Can we disable it for AMX type? The pointer to AMX type is meaningless and may result in bad perfomance.

Ok, I'll disable the transform for AMX type.

LuoYuanke updated this revision to Diff 313635.Dec 23 2020, 5:53 PM

Address Pengfei's comments.

LuoYuanke updated this revision to Diff 313639.Dec 23 2020, 6:19 PM

Improve the comments.

In my test case, it is transformed after Combine redundant instructions.

Can we disable it for AMX type?

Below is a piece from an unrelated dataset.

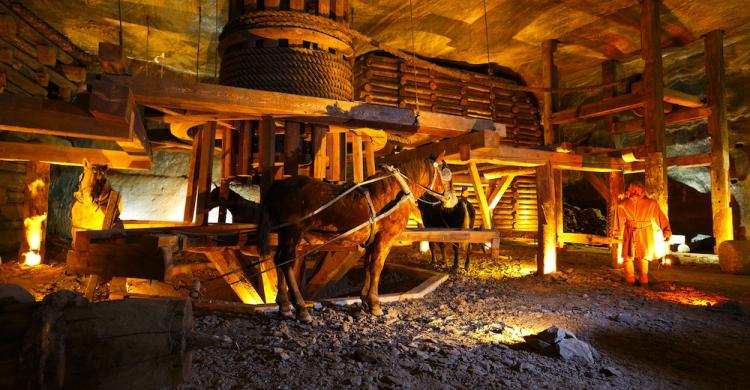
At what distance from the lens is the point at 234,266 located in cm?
605

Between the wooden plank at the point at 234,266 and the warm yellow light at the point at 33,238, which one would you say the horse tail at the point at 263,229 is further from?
the warm yellow light at the point at 33,238

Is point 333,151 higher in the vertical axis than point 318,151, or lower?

The pointer to AMX type is meaningless and may result in bad perfomance.

Ok, I'll disable the transform for AMX type.

Good job.

llvm/lib/Target/X86/X86LowerAMXType.cpp
50

Currently, we don't have HW type for v256i32. I think 64 bytes(512bits) should be enough here.

124–150

Value

126

How about the Tile comes from tdpbssd?

173

We don't need to align to 1024. 64 should be enough. The same for below comments.

197

How about the Tile comes from tdpbssd?

LuoYuanke added inline comments.Dec 23 2020, 11:19 PM
llvm/lib/Target/X86/X86LowerAMXType.cpp
126

We have a convention, when amx intrinsics define a x86_amx tile the first 2 operands is the shape of the defined tile. For tdpbssd, the intrinsics operands are (m, n, k, ...). (m, n) is the shape of the produced tile.

pengfei added inline comments.Dec 23 2020, 11:35 PM
llvm/lib/Target/X86/X86LowerAMXType.cpp
126

Oh, yes. I missed that. Thanks.

244

vector

316

Why we need to recursively delete them? I think delete the nodes in DeadInsts is enough.

Address Pengfei's comments.

Refine comments.

LuoYuanke marked 2 inline comments as done.Dec 24 2020, 12:30 AM
pengfei accepted this revision.Dec 24 2020, 12:34 AM

LGTM. Thanks for the refactors. Maybe better to wait for a few days to see if others have objections.

This revision is now accepted and ready to land.Dec 24 2020, 12:34 AM

LGTM. Thanks for the refactors. Maybe better to wait for a few days to see if others have objections.

Thank Pengfei for the review. Sure, I'll wait for a few days.

This revision was landed with ongoing or failed builds.Dec 29 2020, 9:52 PM
This revision was automatically updated to reflect the committed changes.
uabelho added inline comments.
llvm/include/llvm/IR/Type.h
68

This addition causes a compilation warning in HexagonTargetObjectFile.cpp:

../lib/Target/Hexagon/HexagonTargetObjectFile.cpp:297:11: error: enumeration value 'X86_AMXTyID' not handled in switch [-Werror,-Wswitch]
  switch (Ty->getTypeID()) {
          ^
1 error generated.

Seen in build bots, e.g. here:
http://lab.llvm.org:8011/#/builders/57/builds/2889/steps/6/logs/stdio

pengfei added inline comments.Dec 30 2020, 6:35 AM
llvm/include/llvm/IR/Type.h
68

Thanks Mikael for pointing it out. I think we just need to put the type in the switch table. I've posted a patch to fix it. rG16c2067cf212.

uabelho added inline comments.Dec 30 2020, 6:48 AM
llvm/include/llvm/IR/Type.h
68

Yep, thanks!

MaskRay added a subscriber: MaskRay.EditedDec 30 2020, 9:51 AM

D93944 fixed an llvm-c-test issue. Note, adding new enum members usually requires check-all (at least check-llvm, but Clang may use these enum as well) because they can be used everywhere.

cuviper added inline comments.
llvm/include/llvm-c/Core.h
163

This is a breaking change to the C ABI -- can we move it to the end of the enum?
https://bugs.llvm.org/show_bug.cgi?id=48905

MaskRay added inline comments.Jan 27 2021, 4:32 PM
llvm/include/llvm-c/Core.h
163
LuoYuanke added inline comments.Jan 27 2021, 5:20 PM
llvm/include/llvm-c/Core.h
163

@MaskRay, thank you!

ychen added a subscriber: ychen.Wed, Mar 17, 9:12 PM